* 課題のねらい:
赤字経営について述べた文書の抜粋から、「赤字経営で法人税額が0円であれば、法人住民税の法人税割も発生しません。」という語句を含む箇所で始まり「の課税所得は以下の通りです。」で終わる部分を、一字も変えずに抜き出してください。

* 文書の抜粋:
============================================================
赤字経営とは、文字通り事業活動が赤字、つまり利益が出ていない経営状況のことです。

事業が赤字状態ということから、赤字事業とも呼ばれます。

 

事業による利益が出ていない状態は単に赤字と呼ぶのが一般的です。赤字経営も基本的には赤字と同じ意味合いを持ちます。

ただし、赤字と呼ぶ場合は単に利益が出ていない状態を指しますが、「赤字経営」という呼び方の場合、赤字状態を意図的に作り出しているケースもみられます。

とはいえ赤字・赤字経営・赤字事業それぞれに明確な違いはなく、ニュアンス程度と考えて良いでしょう。

赤字経営によるメリット6つ

赤字経営のメリットは、上手くいけば節税効果を得られることです。

赤字経営が節税につながる理由について解説します。

所得部分にかかる税金が発生しない

赤字経営の場合、所得部分にかかる税金が発生しません。

赤字の場合に発生しない税金として、具体的には以下の3つが挙げられます。

所得税

所得税は、文字通り個人の所得に対してかかる税金です。

赤字経営であれば事業所得もゼロとなり、所得税が発生しません。

※事業所得以外の所得がある場合は所得税が発生します。

法人税

法人税は、法人の所得に対してかかる税金です。

会社が赤字であれば、当然法人の所得が課税対象である法人税は発生しません。

法人住民税(法人税割)

法人住民税は、法人税額を基準とする法人税割と、法人の規模によって課税金額が異なる均等割の2つから構成されています。

赤字経営で法人税額が0円であれば、法人住民税の法人税割も発生しません。

翌年以降の黒字と相殺できるため赤字が無駄にならない

個人事業主・法人ともに、青色申告の場合は赤字の繰り越しが可能です。

(法人が繰り越す赤字のことは、繰越欠損金と呼びます)

そして、翌年以降に黒字となった場合、過年度分の繰り越した赤字と黒字を相殺し、その年の所得額を減額できます

たとえばX2年に50万円の赤字が発生し、翌X3年に80万円の黒字となった場合、X3年の課税所得は以下の通りです。
============================================================
* 抽出資料:

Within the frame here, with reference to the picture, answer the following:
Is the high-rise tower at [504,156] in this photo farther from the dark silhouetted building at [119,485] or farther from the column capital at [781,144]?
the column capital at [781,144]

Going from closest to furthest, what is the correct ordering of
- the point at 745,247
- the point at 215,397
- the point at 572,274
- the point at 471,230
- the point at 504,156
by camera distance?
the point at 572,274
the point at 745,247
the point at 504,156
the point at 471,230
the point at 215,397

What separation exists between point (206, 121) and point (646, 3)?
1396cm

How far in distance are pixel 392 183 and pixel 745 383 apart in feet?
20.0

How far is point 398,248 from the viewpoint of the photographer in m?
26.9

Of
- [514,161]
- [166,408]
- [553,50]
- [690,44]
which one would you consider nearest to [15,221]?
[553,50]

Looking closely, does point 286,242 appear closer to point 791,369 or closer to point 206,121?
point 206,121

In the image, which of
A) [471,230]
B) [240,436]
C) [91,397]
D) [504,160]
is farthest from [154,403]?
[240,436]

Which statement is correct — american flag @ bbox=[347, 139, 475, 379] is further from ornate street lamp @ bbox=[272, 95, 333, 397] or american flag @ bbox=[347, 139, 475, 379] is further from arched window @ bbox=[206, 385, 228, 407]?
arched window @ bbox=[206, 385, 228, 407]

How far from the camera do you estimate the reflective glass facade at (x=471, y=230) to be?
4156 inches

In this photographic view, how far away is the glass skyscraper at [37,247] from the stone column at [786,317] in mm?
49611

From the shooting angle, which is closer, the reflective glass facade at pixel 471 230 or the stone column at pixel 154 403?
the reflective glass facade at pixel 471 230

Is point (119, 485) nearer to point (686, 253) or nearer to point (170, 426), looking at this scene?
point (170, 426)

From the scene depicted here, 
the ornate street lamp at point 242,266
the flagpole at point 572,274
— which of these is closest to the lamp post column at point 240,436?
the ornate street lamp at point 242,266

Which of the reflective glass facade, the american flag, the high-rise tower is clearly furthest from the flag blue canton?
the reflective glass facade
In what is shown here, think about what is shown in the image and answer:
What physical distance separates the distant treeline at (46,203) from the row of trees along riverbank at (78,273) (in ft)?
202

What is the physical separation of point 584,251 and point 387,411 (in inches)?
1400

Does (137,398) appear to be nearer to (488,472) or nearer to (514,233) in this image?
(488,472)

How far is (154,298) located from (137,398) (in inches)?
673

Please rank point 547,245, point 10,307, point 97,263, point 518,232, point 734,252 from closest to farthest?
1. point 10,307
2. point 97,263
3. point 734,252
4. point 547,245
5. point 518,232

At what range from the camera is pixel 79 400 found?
============================================================
* 課題への回答:
赤字経営で法人税額が0円であれば、法人住民税の法人税割も発生しません。

翌年以降の黒字と相殺できるため赤字が無駄にならない

個人事業主・法人ともに、青色申告の場合は赤字の繰り越しが可能です。

(法人が繰り越す赤字のことは、繰越欠損金と呼びます)

そして、翌年以降に黒字となった場合、過年度分の繰り越した赤字と黒字を相殺し、その年の所得額を減額できます

たとえばX2年に50万円の赤字が発生し、翌X3年に80万円の黒字となった場合、X3年の課税所得は以下の通りです。